**Your task:**
Number the listing lines from the line containing "1500 brikker puslespil" through the line containing "Miniatura 4 de", and skip any blank lines.

**Given entries:**
<<<<
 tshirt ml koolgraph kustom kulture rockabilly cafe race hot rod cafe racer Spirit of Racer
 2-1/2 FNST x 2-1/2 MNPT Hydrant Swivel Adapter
>>>>
<<<<
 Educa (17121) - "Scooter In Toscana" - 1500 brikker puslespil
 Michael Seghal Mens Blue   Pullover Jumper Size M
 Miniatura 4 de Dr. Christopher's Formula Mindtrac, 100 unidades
>>>>
<<<<
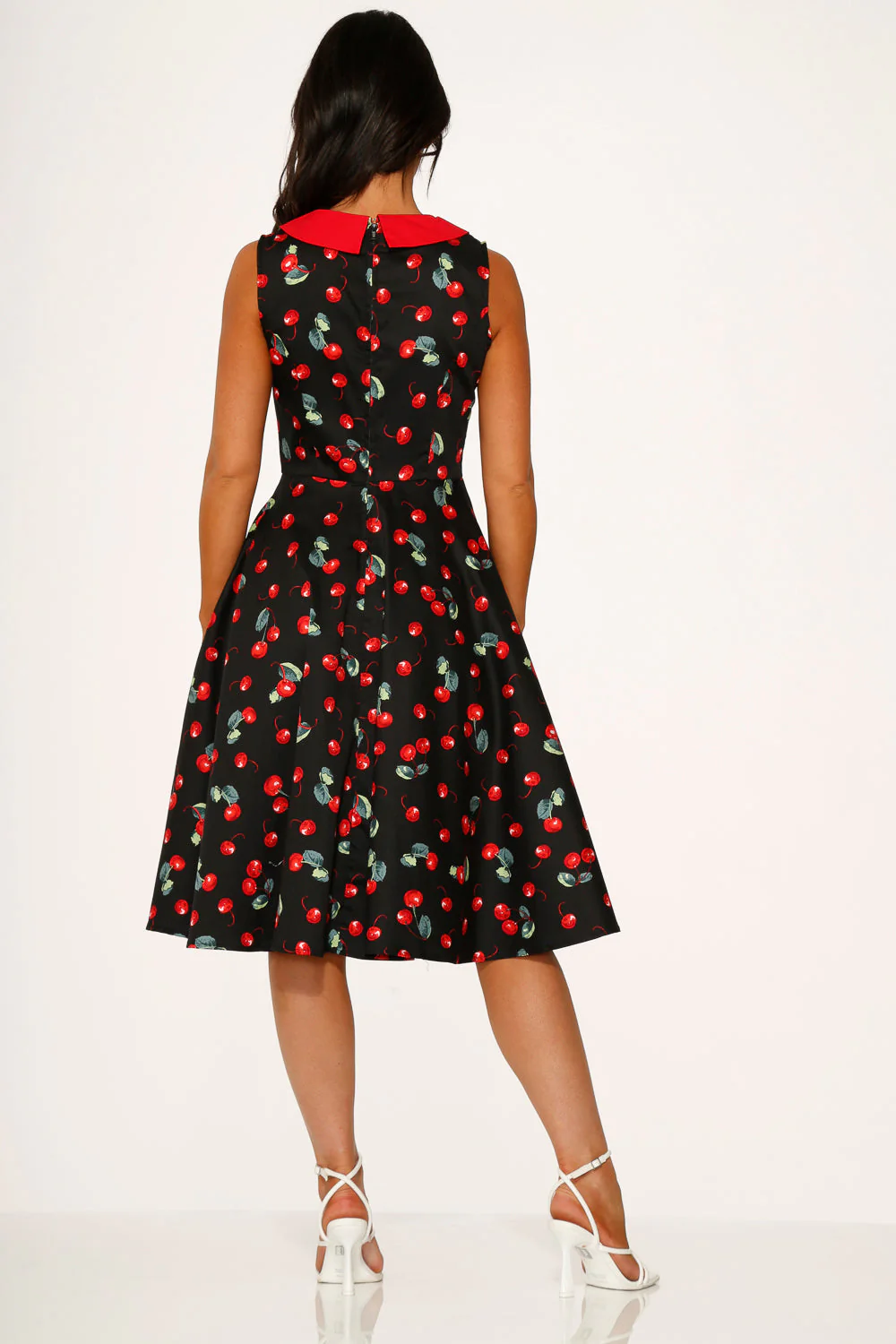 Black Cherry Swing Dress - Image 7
>>>>
**Result for this exercise:**
1.  Educa (17121) - "Scooter In Toscana" - 1500 brikker puslespil
2.  Michael Seghal Mens Blue   Pullover Jumper Size M
3.  Miniatura 4 de Dr. Christopher's Formula Mindtrac, 100 unidades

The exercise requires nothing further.